▶ _Document segment_
=== Begin Enclosure ===
This is a slightly modified version of knotkit. It includes a periodicity
testing functionality based on the Przytycki's criterion in terms of
Jones polynomial and a periodicity criterion from the upcoming paper by
Maciej Borodzik, Anna Kosiorek and Wojciech Politarczyk.
TABLE OF CONTENTS
1. INTRO
2. BUILDING
3. USAGE
4. UPCOMING CHANGES
5. FOR DEVELOPERS
1. INTRO
In addition to accepting knot presentations in a variety of formats
(see usage below), knotkit contains the following tables of knot data:
* The Rolfsen knot tables through 10 crossings, extracted from
Bar-Natan's Mathematica package, KnotTheory`,
* The Hoste-Weeks-Thistlewaite knot tables through 16 crossings taken
from knotscape, and
* and the Morwen Thistlewaite hyperbolic link tables taken from
SnapPy.
This version of knotkit has support to compute the following
invariants:
* Khovanov homology
See:
M. Khovanov, A Categorification of the Jones Polynomial, Duke
Math. J. 101 (2000), 359--426, arXiv:math/9908171.
=== End Enclosure ===
▶ _Task prompt_
Copy the knotkit description starting with "This version of" and going on through "(2000), 359--426, arXiv:math/9908171.", substituting "Lee homology" for "Khovanov homology".

▶ _Source material_
=== Begin Enclosure ===
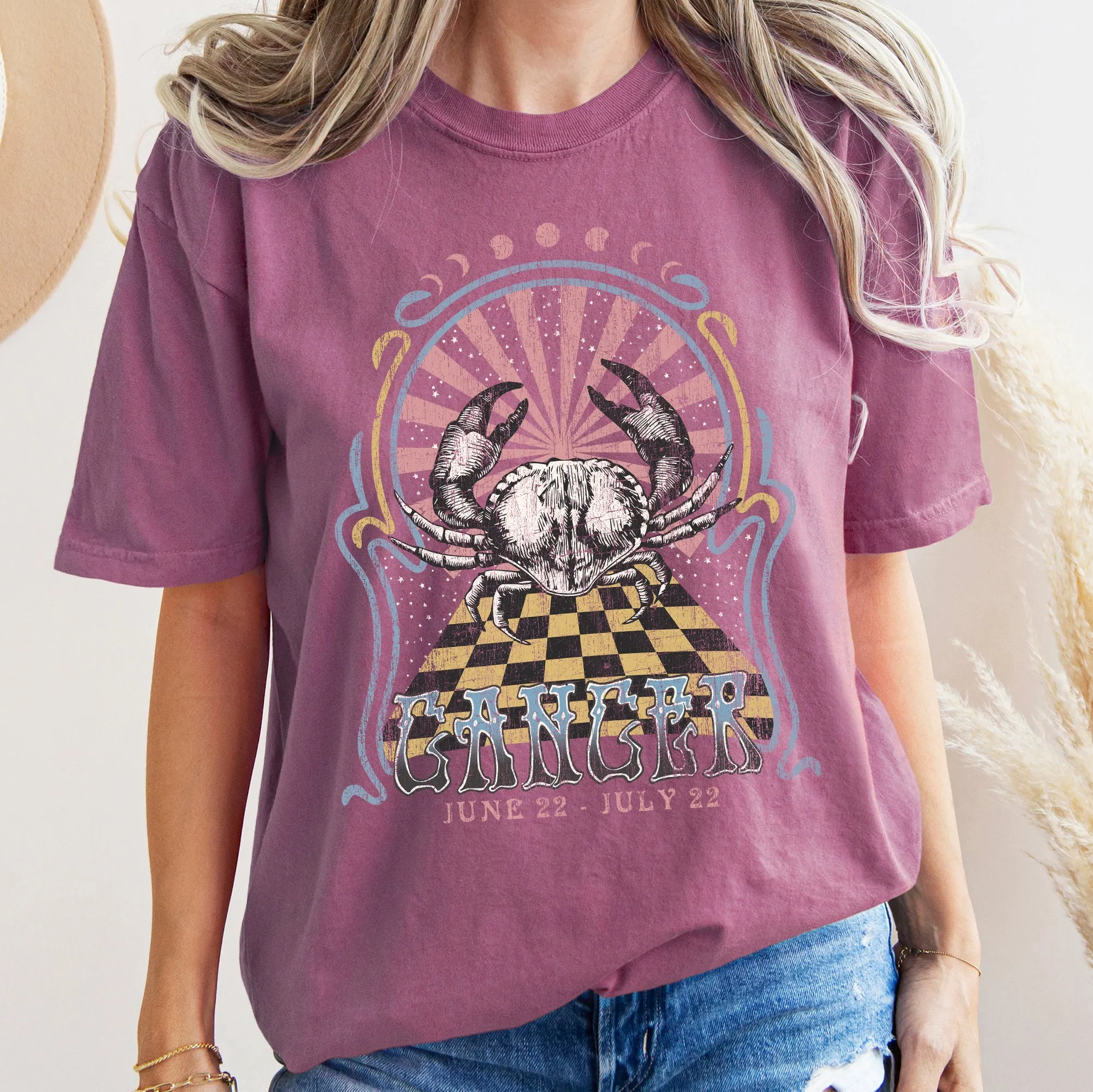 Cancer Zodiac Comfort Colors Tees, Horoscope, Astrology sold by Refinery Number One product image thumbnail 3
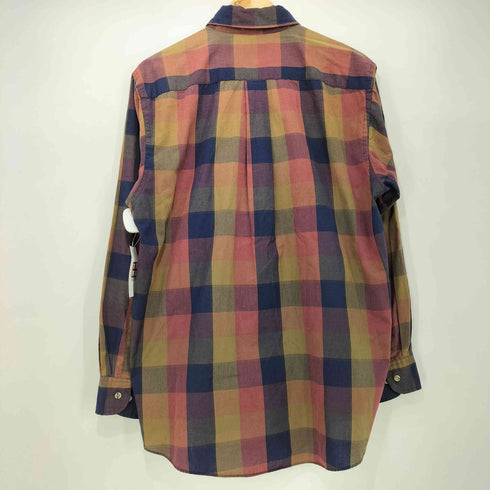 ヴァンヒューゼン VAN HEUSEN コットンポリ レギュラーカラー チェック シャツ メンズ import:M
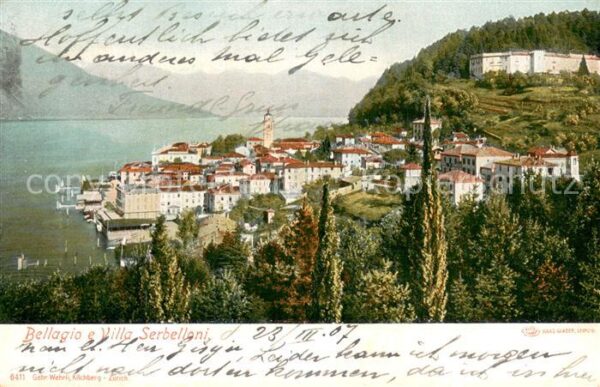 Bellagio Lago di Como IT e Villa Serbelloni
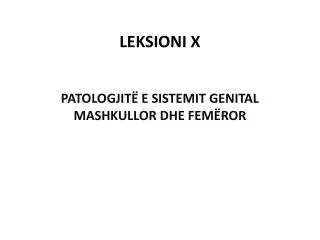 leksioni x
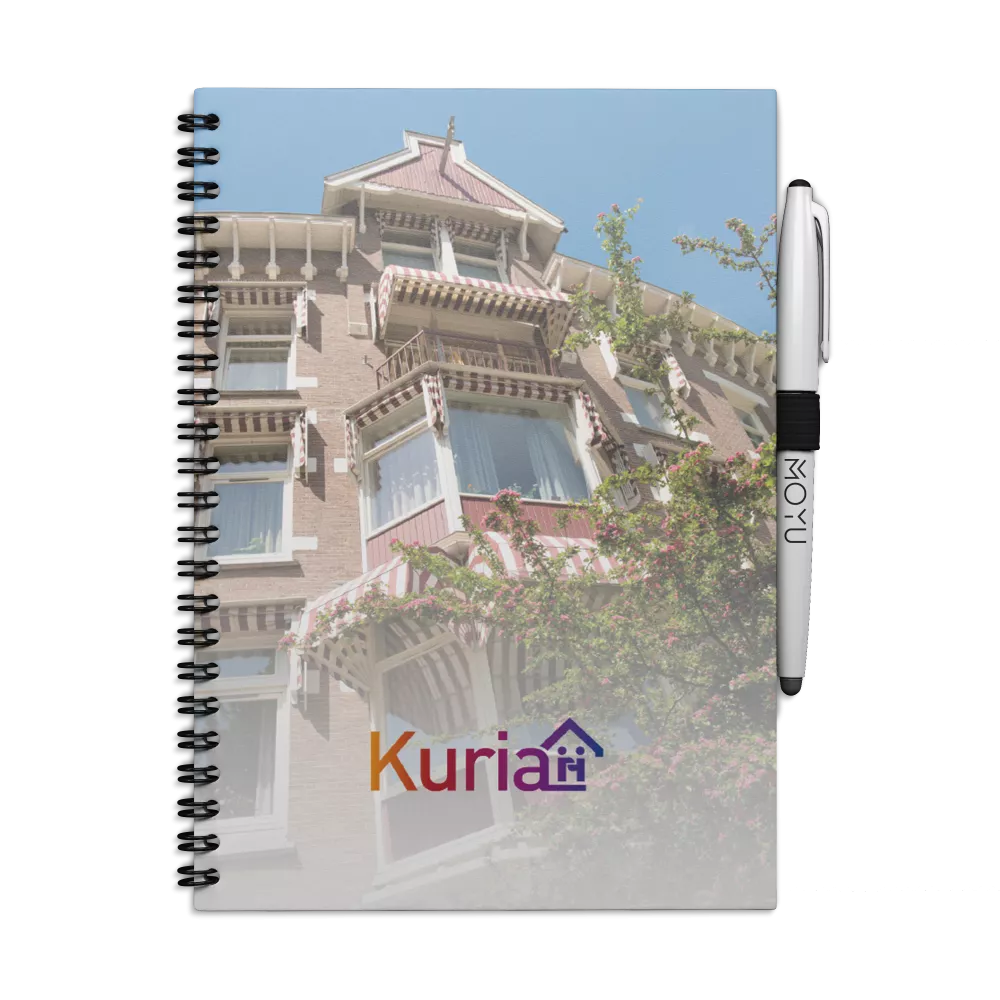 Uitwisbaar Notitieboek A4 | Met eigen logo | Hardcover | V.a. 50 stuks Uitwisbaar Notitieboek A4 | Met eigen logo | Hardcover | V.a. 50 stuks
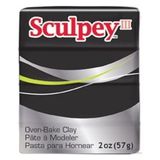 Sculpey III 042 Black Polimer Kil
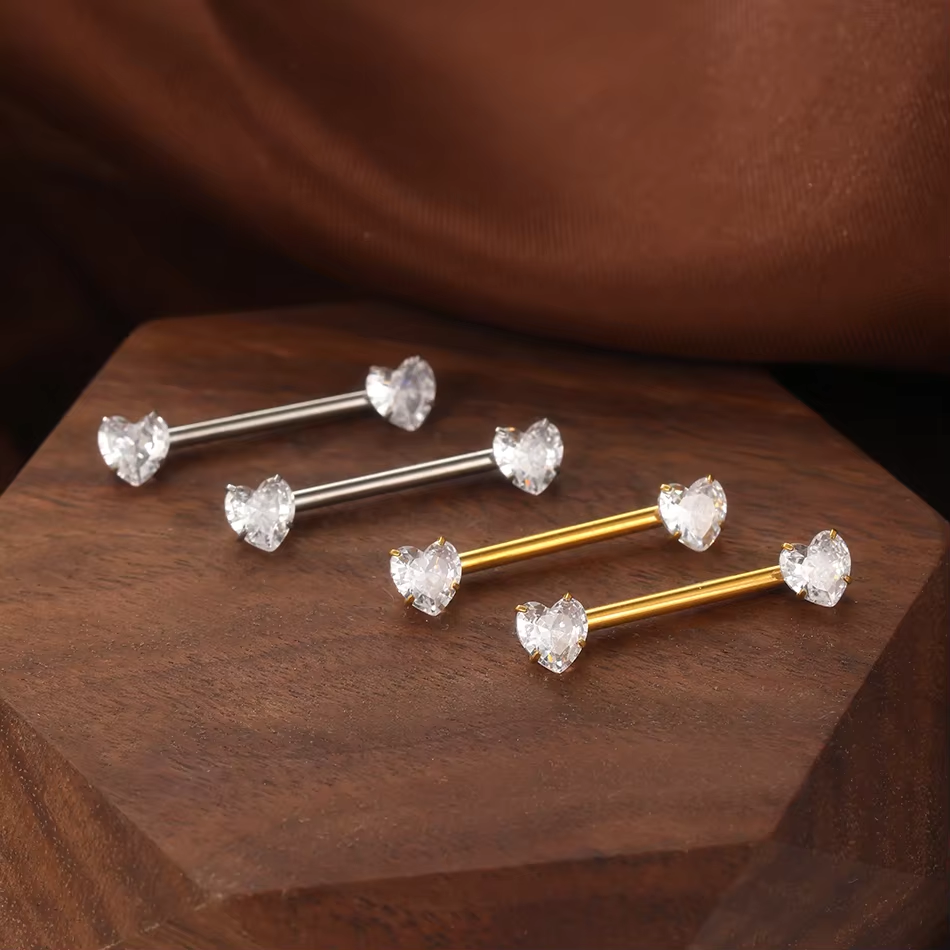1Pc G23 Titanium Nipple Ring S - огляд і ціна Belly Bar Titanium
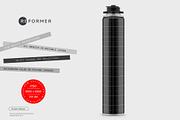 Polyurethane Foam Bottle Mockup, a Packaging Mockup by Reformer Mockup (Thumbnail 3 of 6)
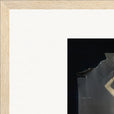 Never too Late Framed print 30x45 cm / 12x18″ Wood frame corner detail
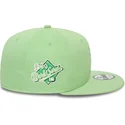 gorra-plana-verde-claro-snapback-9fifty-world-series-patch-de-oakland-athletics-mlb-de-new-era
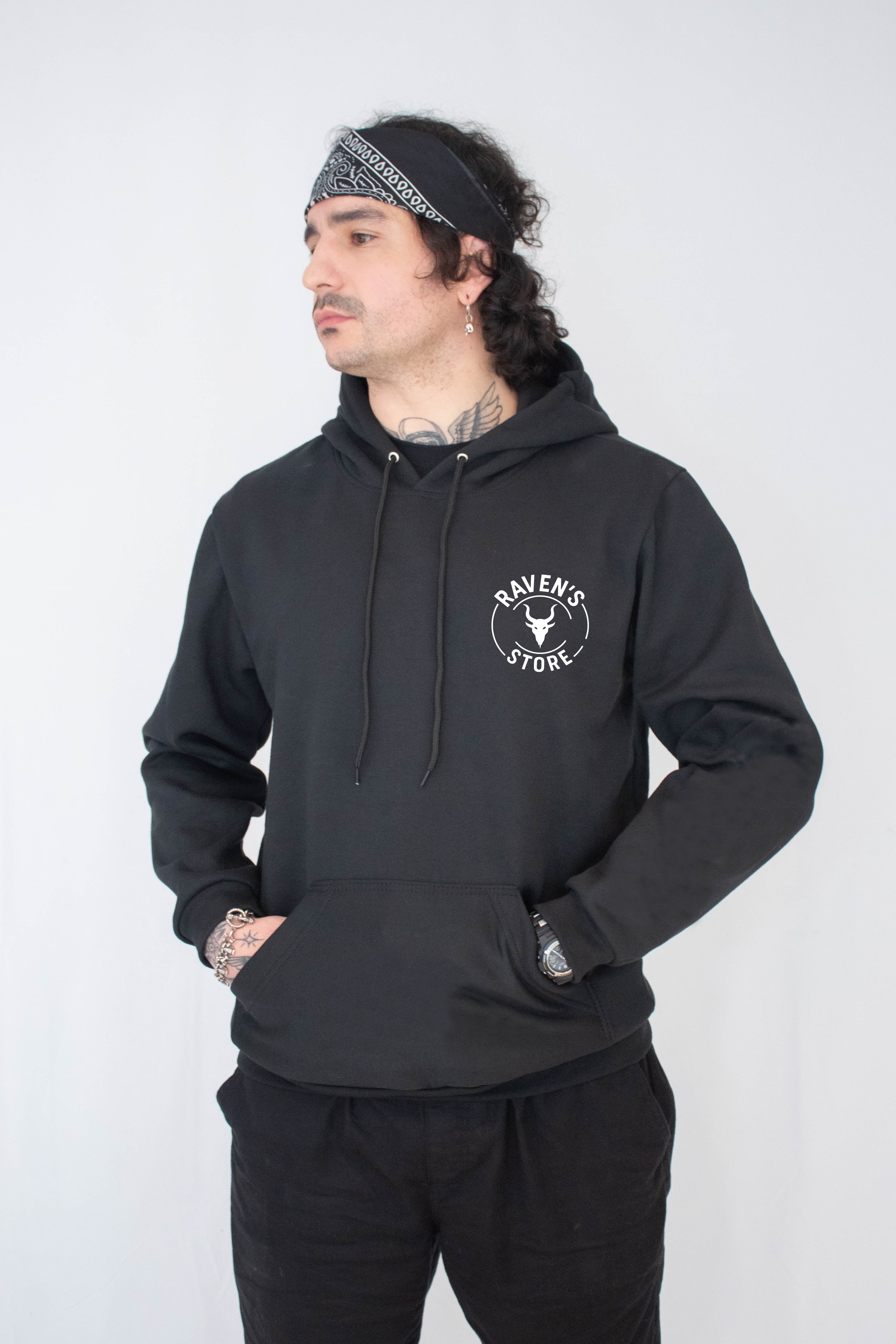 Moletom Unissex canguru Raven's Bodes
=== End Enclosure ===
▶ _Exercise response_
This version of knotkit has support to compute the following
invariants:
* Lee homology
See:
M. Khovanov, A Categorification of the Jones Polynomial, Duke
Math. J. 101 (2000), 359--426, arXiv:math/9908171.